Communities gathered in response to Secretary of State’s decision on fracking ballot initiatives, photos below
Denver, CO — Last night, anti-fracking advocates gathered in Denver and Boulder following Colorado Secretary of State Wayne Williams’ announcement that two initiatives to curb fracking and protect communities did not qualify for the November ballot. At City Park in Denver and Chautauqua Park in Boulder, supporters of the initiatives carried banners and a parachute reading “Protect Colorado, Stop Fracking” and listened as speakers at the two events lauded the community-led effort to protect health and safety over fracking. The two initiatives, 75 and 78, would permit local control over oil and gas development in the state and provide mandatory setbacks for fracking.
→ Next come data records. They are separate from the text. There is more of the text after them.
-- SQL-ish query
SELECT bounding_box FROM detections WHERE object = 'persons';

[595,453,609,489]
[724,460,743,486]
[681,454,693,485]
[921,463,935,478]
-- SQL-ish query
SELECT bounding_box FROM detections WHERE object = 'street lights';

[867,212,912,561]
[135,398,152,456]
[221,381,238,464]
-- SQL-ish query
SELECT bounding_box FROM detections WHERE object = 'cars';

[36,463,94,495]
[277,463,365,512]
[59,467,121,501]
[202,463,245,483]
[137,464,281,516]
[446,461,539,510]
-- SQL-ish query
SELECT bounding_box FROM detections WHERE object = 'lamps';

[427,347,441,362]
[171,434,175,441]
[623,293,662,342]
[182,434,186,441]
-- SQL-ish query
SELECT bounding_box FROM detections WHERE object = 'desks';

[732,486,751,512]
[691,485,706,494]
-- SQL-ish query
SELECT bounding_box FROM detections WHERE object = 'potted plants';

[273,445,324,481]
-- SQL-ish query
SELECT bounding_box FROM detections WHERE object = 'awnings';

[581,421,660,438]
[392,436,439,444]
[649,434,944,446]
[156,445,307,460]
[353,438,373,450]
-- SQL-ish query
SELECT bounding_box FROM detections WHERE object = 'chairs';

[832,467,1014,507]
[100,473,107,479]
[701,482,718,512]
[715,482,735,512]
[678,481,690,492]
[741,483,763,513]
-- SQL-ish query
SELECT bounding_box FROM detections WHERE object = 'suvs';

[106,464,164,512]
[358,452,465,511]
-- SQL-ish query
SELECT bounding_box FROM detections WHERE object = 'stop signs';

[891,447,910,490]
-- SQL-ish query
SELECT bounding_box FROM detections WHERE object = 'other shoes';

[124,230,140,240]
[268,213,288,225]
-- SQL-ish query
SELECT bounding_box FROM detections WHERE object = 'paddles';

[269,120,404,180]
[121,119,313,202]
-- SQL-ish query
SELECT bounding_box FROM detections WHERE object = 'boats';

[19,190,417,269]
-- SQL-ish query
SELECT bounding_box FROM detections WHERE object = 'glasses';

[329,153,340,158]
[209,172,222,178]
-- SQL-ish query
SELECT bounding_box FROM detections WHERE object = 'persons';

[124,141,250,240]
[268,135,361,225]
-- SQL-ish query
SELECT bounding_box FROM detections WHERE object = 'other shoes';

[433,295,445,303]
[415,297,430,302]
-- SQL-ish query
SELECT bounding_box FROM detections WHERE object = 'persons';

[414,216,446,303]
“This year, we’ve come incredibly close to putting fracking on our state’s ballot — one of the most challenging feats our movement has taken on — and we’re not backing down now,” said Michaela Mujica-Steiner, Colorado Statewide Organizer with 350 Action. “The fossil fuel industry spent millions trying to stop us from getting here, but we overcame their deception and intimidation tactics by telling the truth: that fracking threatens the health and safety of our communities and our climate. We may not make it on the ballot this November, but we are letting politicians and candidates in Colorado know that fracking is a major issue this election, and it will continue to be one for the officials we elect into office.”
Speakers at City Park in Denver included Gina Hardin, Board Chair of 350 Colorado, and Makala Maclagan with 350 Action. At Chautauqua Park in Boulder, Russell Mendell of Frack Free Colorado and Tricia Olson, Executive Director of Coloradans Resisting Extreme Energy Development (CREED), addressed the crowd of supporters. Residents of Fort Collins will gather on Tuesday, September 6th, at 6:30 p.m. in Fossil Creek Park to show support for the initiatives.
“An incredible group of people did something no one believed was possible. Everyone here — you are a part of the single biggest ballot initiative campaign to stop fracking in history,” said Russell Mendell of Frack Free Colorado, addressing the crowd at Chautauqua Park. “No one believed we could create such a groundswell of a movement coming from no money, coming from a small volunteer base, and growing in such a short period of time to where the industry is as scared of us as anything. More than ever Coloradans are committed to protecting the health and safety of their communities.”
Secretary Williams’ announcement came after the “Yes for Health and Safety Over Fracking” coalition submitted more than 200,000 signatures supporting initiatives 75 and 78 last month. Though the coalition submitted more than the required amount of signatures to qualify, the Secretary of State’s office cited the review of a random sample from the total amount submitted in its decision on the initiatives. The coalition has 30 days to appeal Secretary William’s decision in the Denver District Court.
“Fracking is a serious danger, not only to the people in the homes, schools, and hospitals less than a block’s distance from fracking wells in our state, but to the future of our climate,” said Gina Hardin, Board Chair of 350 Colorado. “Colorado is experiencing climate change right now, from the shortening of the ski season upon which much of our economy is based; the beetle kill that has ravaged much of our forests and scenery; and record wildfires, droughts and floods in the last few years. For any chance of curbing these impacts and preventing worse, we have to stop fracking and keep fossil fuels in the ground. The power and support we’ve built here over the past few months shows that we can make this happen.”
Fossil fuel companies have given nearly 90 percent of the $15 million in contributions received by the campaign against initiatives 75 and 78. Anadarko Petroleum Corp and Noble Energy Inc alone gave $10.5 million to efforts discouraging Coloradans from signing to put fracking on the ballot. The American Petroleum Institute also funded consulting work for the Vote No on 75/78 campaigns.
In May, as part of a global wave of action to Break Free from fossil fuels, hundreds of people protested an auction of public lands for fracking in Lakewood, Colorado. Days later, several hundred people gathered in Thornton, Colorado, to shut down a fracking site located across the street from a school and residential homes. Following these actions, the “Yes for Health And safety Over Fracking” coalition collected the more than 200,000 signatures in support of initiatives 75 and 78, which were submitted to the Secretary of State earlier in August.